Achmad menyebutkan, langkah ekspansi ini dilakukan melalui anak usaha PT Reswara Minergi Hartama, yang mengakuisisi PT Nirmala Coal Nusantara (NCN) melalui PT Nagata Dinamika Hidro Pongko (NDHP).

Menurut Achmad, tambang NCN yang berlokasi di Aceh Barat memiliki potensi cadangan sekitar 31 juta ton batu bara dengan kalori 3.000–3.100 kcal per kg.

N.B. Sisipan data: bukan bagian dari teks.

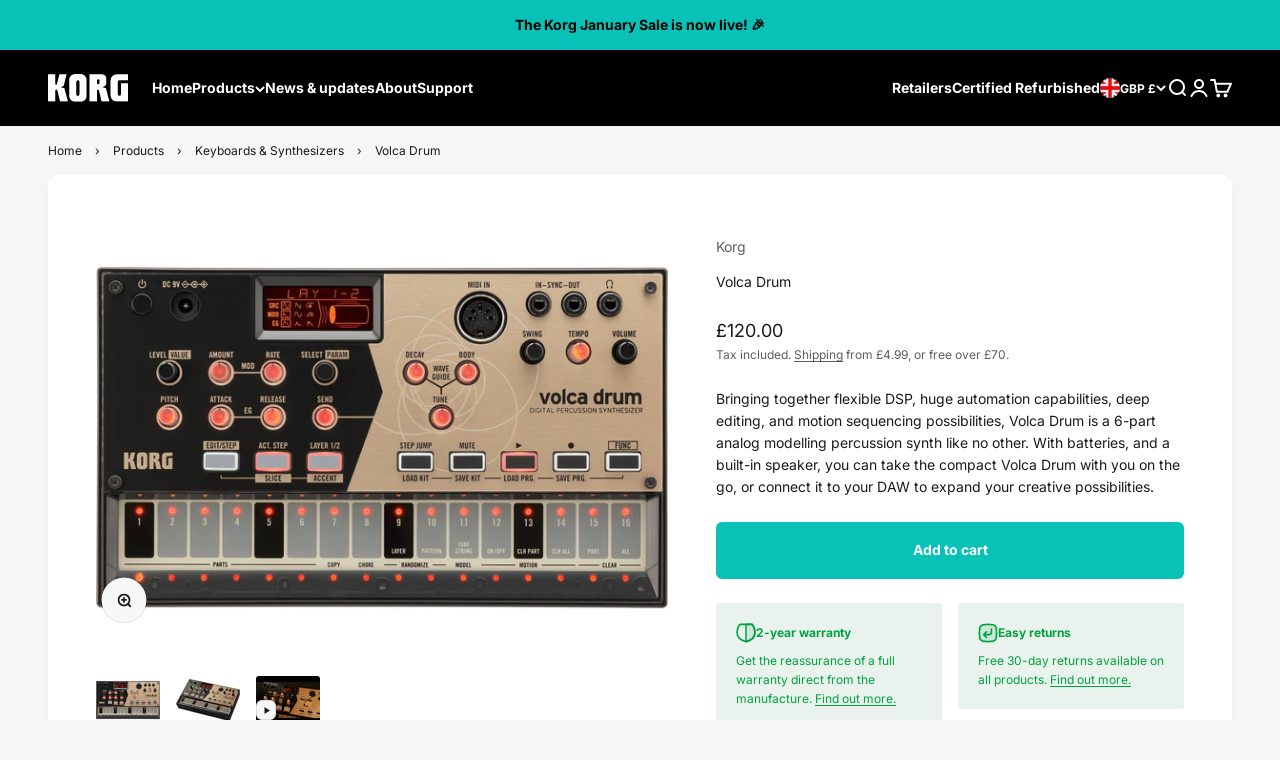

--- FILE ---
content_type: image/svg+xml
request_url: https://www.korg.co.uk/cdn/shop/files/korg-logo-white.svg?v=1676484347&width=160
body_size: 14
content:
<?xml version="1.0" encoding="utf-8"?>
<!-- Generator: Adobe Illustrator 25.3.0, SVG Export Plug-In . SVG Version: 6.00 Build 0)  -->
<svg version="1.1" id="レイヤー_1" xmlns="http://www.w3.org/2000/svg" xmlns:xlink="http://www.w3.org/1999/xlink" x="0px"
	 y="0px" viewBox="0 0 662.2 233.4" style="enable-background:new 0 0 662.2 233.4;" xml:space="preserve">
<style type="text/css">
	.st0{fill:#FFFFFF;}
</style>
<path class="st0" d="M0,230.4V3h60.6v80.9c0,9.5,11.4,7.4,12.8,1.1L94.4,3.1h58.9l-23.1,95.8l-26.6,12.2l31.3,6.8l30,112.4H99.4
	l-21.6-91.5c-3.3-12-17.2-9.6-17.4,1.2c-0.1,8.4,0,90.4,0,90.4L0,230.4z"/>
<path class="st0" d="M479.3,118.4l-30.2-8.2c20.1-5.6,33.8-12.5,33.8-37.3V37.4l0,0c0-19-15.4-34.4-34.4-34.4H344.4v227.4h60.5V142
	c0-13.6,14.6-13.6,17.2-3.5l21.2,91.9h64.9L479.3,118.4z M426.3,75.7c0,5.8-4.8,10.6-10.6,10.6h-0.3c-5.8,0-10.6-4.8-10.6-10.6V55.1
	c0-5.8,4.7-10.6,10.6-10.6h0.3c5.8,0,10.6,4.7,10.6,10.6V75.7z M449,110.1L449,110.1"/>
<path class="st0" d="M269.3,0h-43.8c-27.6,0.1-49.9,22.4-50,50v133.4c0.1,27.6,22.4,49.9,50,50h43.8c27.6-0.1,49.9-22.4,50-50V50
	C319.2,22.4,296.9,0.1,269.3,0 M260.1,170.8c0,7.1-5.8,12.9-12.9,12.9s-12.9-5.8-12.9-12.9c0,0,0,0,0,0V65.5
	c0-7.1,5.8-12.9,12.9-12.9s12.9,5.8,12.9,12.9c0,0,0,0,0,0V170.8z"/>
<path class="st0" d="M568.3,3c-27.6,0.1-49.9,22.4-50,50v127.3c0.1,27.6,22.4,50,50,50.1h93.9V77.7h-58.3v92.6
	c0,7.1-5.7,12.8-12.8,12.8s-12.8-5.7-12.8-12.8c0,0,0,0,0,0V65c0-7.1,5.7-13,12.9-13.1h71V3H568.3z"/>
</svg>


--- FILE ---
content_type: application/x-javascript
request_url: https://app.cart-bot.net/public/status/shop/korg-uk.myshopify.com.js?1769911758
body_size: -322
content:
var giftbee_settings_updated='1765452572c';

Selain itu, total sumber daya tambang ini mencapai 87,34 juta ton dengan luas area sekitar 3.198 hektare.

NCN juga telah mencatatkan penjualan perdana (first sales) pada Februari 2026 dan diproyeksikan menjadi salah satu penopang produksi ABMM ke depan.

Selain itu, lanjut dia, Reswara juga mengakuisisi PT Piranti Jaya Utama (PJU) yang berlokasi di Kapuas, Kalimantan Tengah. Tambang ini memiliki luas konsesi sekitar 4.800 hektare dengan potensi sumber daya mencapai 83,4 juta ton dan cadangan sekitar 34 juta ton.

“PJU ditargetkan mulai beroperasi secara komersial pada akhir 2026 dan diharapkan menjadi salah satu aset strategis dengan kualitas batu bara kalori 4.800–5.100 kcal per kg,” paparnya.